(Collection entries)
★ ★ ★ ★ ★

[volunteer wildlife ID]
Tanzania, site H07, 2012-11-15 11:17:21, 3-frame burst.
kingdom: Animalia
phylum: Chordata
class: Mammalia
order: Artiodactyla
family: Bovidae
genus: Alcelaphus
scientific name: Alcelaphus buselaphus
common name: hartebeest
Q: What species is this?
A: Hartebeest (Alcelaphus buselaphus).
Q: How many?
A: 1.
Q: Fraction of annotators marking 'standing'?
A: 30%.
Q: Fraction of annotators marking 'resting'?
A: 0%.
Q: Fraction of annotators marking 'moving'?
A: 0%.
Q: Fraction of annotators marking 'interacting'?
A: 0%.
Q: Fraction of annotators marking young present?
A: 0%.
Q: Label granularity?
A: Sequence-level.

★ ★ ★ ★ ★

• [WHAT IS REQUIRED] Copy out the data shown above in full. Match it exactly.

• [OUTPUT FOR THIS TASK]
[volunteer wildlife ID]
Tanzania, site H07, 2012-11-15 11:17:21, 3-frame burst.
kingdom: Animalia
phylum: Chordata
class: Mammalia
order: Artiodactyla
family: Bovidae
genus: Alcelaphus
scientific name: Alcelaphus buselaphus
common name: hartebeest
Q: What species is this?
A: Hartebeest (Alcelaphus buselaphus).
Q: How many?
A: 1.
Q: Fraction of annotators marking 'standing'?
A: 30%.
Q: Fraction of annotators marking 'resting'?
A: 0%.
Q: Fraction of annotators marking 'moving'?
A: 0%.
Q: Fraction of annotators marking 'interacting'?
A: 0%.
Q: Fraction of annotators marking young present?
A: 0%.
Q: Label granularity?
A: Sequence-level.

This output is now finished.